KARA-YOLLARI başlıklı haber ve köşe yazımız geniş yankı uyandırdı. Manisa Büyükşehir Gazetesi  ve  45 Haber’deki yayınların ardından onlarca okurumuz teşekkür etti. Karayolları İzmir Bölge Müdürü Abdülkadir Uraloğlu ve Sayın Valimizin basın danışmanı Şehriban Yıldırım beni aradı. CHP Milletvekili Hasan Ören verdiği soru önergesiyle haberimizi TBMM gündemine taşıdı.

***

Büyükşehir Belediyesi ve ilçe belediyelerimizin gayretiyle Manisa’da köy yolları bile ulaşıma kapanmazken, koca İstanbul Karayolu’nda insanlar 45 saat mahsur kaldı.

Bu nasıl olur?

İşte bu soruyu yönelttim Karayolları Bölge Müdürü’ne telefonda.

Meğer Gelenbe rampalarında tüm tedbirler alınmış. İş makineleri, tuz kamyonları ve işçiler… Meteoroloji raporlarına bağlı olarak her şey yapılmış.

Peki yol neden kapandı? Onca insan, dağın başında, iki gün boyunca, neden mahsur kaldı?

Müdür bey onu da açıkladı.

Efendim, yol kapandıktan iki saat sonra trafiğe açılmış. Ancak o yolda iki TIR kayınca işler arap saçına dönmüş. Polis yolu Manisa tarafından ters yönden trafiğe tek şeritten açmış. Karşı yönden gelen araçlarla, Manisa yönünden giden araçlar karşılaşınca yol kilitlenmiş. Aradan geçen zaman içinde araçlar arasında kar birikmiş. Böyle olunca da bütün araçlar kara saplanıp kalmış ve iş içinden çıkılmaz hal almış. Olay bu.

Yılbaşı gecesi de ondan önceki gece de hem vali, hem de karayolları müdürü Gelenbe rampalarındaymış.

***

Olayın ardından vali şu açıklamayı yapmıştı. “Karayolları olayı geç algıladı. Araçlar kara saplandıktan sonra harekete geçti. Eğer erken algılanmış olsaydı sorun bu kadar büyümeyecekti”

Müdür beye onu da sordum.

Bu açıklama yalanlanmadı ama siz işin aslının farklı olduğunu bildiriyorsunuz. Yani hata poliste mi? diye sordum.

Müdür Bey; “Devletin valisini yalanlamak bana düşmez, polis ve emniyet teşkilatımızı da burada suçlamak istemiyorum”   

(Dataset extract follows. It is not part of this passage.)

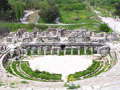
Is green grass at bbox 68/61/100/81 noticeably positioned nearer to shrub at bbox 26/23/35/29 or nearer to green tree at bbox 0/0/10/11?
shrub at bbox 26/23/35/29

İyi de onca insan dağın başında 45 saat mahsur kaldı, bunun hesabını kime soracağız?

Karayolları Genel Müdürlüğü, İzmir’deki bölge müdürlüğü hakkında soruşturma açmamış. İzmir’deki müdürlük de şube şefliği hakkında soruşturma açmamış.

Valimizin beyanatı ortada. Bana bildirildiğine göre, Sayın Valimiz karayollarını uyarmış ama soruşturma yetkisi genel müdürlükte.

Polis de suçsuz.

Peki yüzlerce insana yaşatılan bu eziyetin sorumlusu kim?

Yani herkes suçsuz, hatasız, kabahat vatandaş ta öyle mi? 

İşin geldiği noktaya bakın. 

Müdür Bey’le yaptığım konuşmadan hiçbir şey anlamadım. Ama anladığım tek şey şu oldu. Ortada yüzlerce mağdur var ama suçlu yok, soruşturma yok.

Bu satırları kaleme alırken CHP Milletvekili Hasan Ören’den bir mail geldi. Sağ olsun bizim manşet haberimiz ve köşe yazımızı okumuş. Cevabını aradığımız soruları, o TBMM’de soru önergesi yapmış ve Ulaştırma Bakanı’na sormuş.

Hasan Ören de dağ başında iki gün mahsur kalan vatandaşın hesabını soruyor. Sorumlular hakkında soruşturma açılacak mı? diye de ekliyor.

Millet öfkeli, milletin vekili hesap soruyor, biz burada yazıp çiziyoruz, vali uyarı ve açıklama yapıyor. Ama kimse çıkıp şu olayı ve sorumlularını inceleme gereği duymuyor. Vallahi pes. Sanki burada başçavuşun eşeği ….

Not: Bakan soru önergesine TBMM’de 15 gün içinde cevap vermek zorunda. Bakalım ne diyecek?